Saved entries
▼▼▼

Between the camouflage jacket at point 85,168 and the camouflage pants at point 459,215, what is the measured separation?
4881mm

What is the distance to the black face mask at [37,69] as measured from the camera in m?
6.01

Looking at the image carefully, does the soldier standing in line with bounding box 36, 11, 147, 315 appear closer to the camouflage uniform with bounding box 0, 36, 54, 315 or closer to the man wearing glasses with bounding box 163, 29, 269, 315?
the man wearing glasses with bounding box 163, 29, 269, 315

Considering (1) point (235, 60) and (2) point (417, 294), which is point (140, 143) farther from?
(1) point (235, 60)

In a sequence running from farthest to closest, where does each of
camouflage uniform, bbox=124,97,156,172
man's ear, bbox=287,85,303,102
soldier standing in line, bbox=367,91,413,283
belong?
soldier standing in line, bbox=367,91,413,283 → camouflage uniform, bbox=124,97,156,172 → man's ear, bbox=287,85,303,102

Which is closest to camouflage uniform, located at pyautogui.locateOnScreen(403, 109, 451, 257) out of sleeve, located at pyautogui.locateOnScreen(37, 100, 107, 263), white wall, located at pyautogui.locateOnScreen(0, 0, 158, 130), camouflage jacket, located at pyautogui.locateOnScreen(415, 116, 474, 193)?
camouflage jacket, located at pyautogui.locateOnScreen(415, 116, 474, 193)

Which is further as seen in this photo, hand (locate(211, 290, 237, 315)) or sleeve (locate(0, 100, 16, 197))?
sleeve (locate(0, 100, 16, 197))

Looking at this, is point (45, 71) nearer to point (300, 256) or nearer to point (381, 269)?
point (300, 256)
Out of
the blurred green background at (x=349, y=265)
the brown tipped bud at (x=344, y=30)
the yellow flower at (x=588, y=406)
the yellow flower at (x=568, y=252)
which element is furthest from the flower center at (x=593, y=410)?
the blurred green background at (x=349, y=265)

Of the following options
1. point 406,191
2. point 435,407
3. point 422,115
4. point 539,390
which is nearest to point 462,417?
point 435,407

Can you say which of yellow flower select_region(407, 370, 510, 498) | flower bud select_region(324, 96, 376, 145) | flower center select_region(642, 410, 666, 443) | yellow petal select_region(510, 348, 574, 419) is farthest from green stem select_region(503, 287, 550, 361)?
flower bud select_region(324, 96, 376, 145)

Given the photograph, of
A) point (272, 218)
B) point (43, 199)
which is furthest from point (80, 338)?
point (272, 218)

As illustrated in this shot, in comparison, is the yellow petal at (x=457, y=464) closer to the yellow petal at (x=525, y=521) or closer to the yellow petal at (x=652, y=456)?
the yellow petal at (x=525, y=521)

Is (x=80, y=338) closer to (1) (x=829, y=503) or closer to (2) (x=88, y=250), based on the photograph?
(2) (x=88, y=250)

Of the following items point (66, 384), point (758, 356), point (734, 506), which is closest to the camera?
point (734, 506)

▲▲▲

- DO THIS
Reproduce the entries above exactly.

- RESULT OF THE EXERCISE
Between the camouflage jacket at point 85,168 and the camouflage pants at point 459,215, what is the measured separation?
4881mm

What is the distance to the black face mask at [37,69] as measured from the camera in m?
6.01

Looking at the image carefully, does the soldier standing in line with bounding box 36, 11, 147, 315 appear closer to the camouflage uniform with bounding box 0, 36, 54, 315 or closer to the man wearing glasses with bounding box 163, 29, 269, 315?
the man wearing glasses with bounding box 163, 29, 269, 315

Considering (1) point (235, 60) and (2) point (417, 294), which is point (140, 143) farther from?
(1) point (235, 60)

In a sequence running from farthest to closest, where does each of
camouflage uniform, bbox=124,97,156,172
man's ear, bbox=287,85,303,102
soldier standing in line, bbox=367,91,413,283
belong?
soldier standing in line, bbox=367,91,413,283 → camouflage uniform, bbox=124,97,156,172 → man's ear, bbox=287,85,303,102

Which is closest to camouflage uniform, located at pyautogui.locateOnScreen(403, 109, 451, 257) out of sleeve, located at pyautogui.locateOnScreen(37, 100, 107, 263), white wall, located at pyautogui.locateOnScreen(0, 0, 158, 130), camouflage jacket, located at pyautogui.locateOnScreen(415, 116, 474, 193)?
camouflage jacket, located at pyautogui.locateOnScreen(415, 116, 474, 193)

Which is further as seen in this photo, hand (locate(211, 290, 237, 315)) or sleeve (locate(0, 100, 16, 197))?
sleeve (locate(0, 100, 16, 197))

Looking at this, is point (45, 71) nearer to point (300, 256) or nearer to point (381, 269)?
point (300, 256)
Out of
the blurred green background at (x=349, y=265)
the brown tipped bud at (x=344, y=30)
the yellow flower at (x=588, y=406)
the yellow flower at (x=568, y=252)
which element is furthest from the flower center at (x=593, y=410)?
the blurred green background at (x=349, y=265)

Of the following options
1. point 406,191
2. point 435,407
3. point 422,115
4. point 539,390
which is nearest to point 462,417?
point 435,407

Can you say which of yellow flower select_region(407, 370, 510, 498) | flower bud select_region(324, 96, 376, 145) | flower center select_region(642, 410, 666, 443) | yellow petal select_region(510, 348, 574, 419) is farthest from green stem select_region(503, 287, 550, 361)?
flower bud select_region(324, 96, 376, 145)

Given the photograph, of
A) point (272, 218)
B) point (43, 199)
which is furthest from point (80, 338)?
point (272, 218)

As illustrated in this shot, in comparison, is the yellow petal at (x=457, y=464) closer to the yellow petal at (x=525, y=521) or closer to the yellow petal at (x=652, y=456)?
the yellow petal at (x=525, y=521)

Is (x=80, y=338) closer to (1) (x=829, y=503) or closer to (2) (x=88, y=250), based on the photograph?
(2) (x=88, y=250)

Of the following items point (66, 384), point (758, 356), point (734, 506), which is closest to the camera?
point (734, 506)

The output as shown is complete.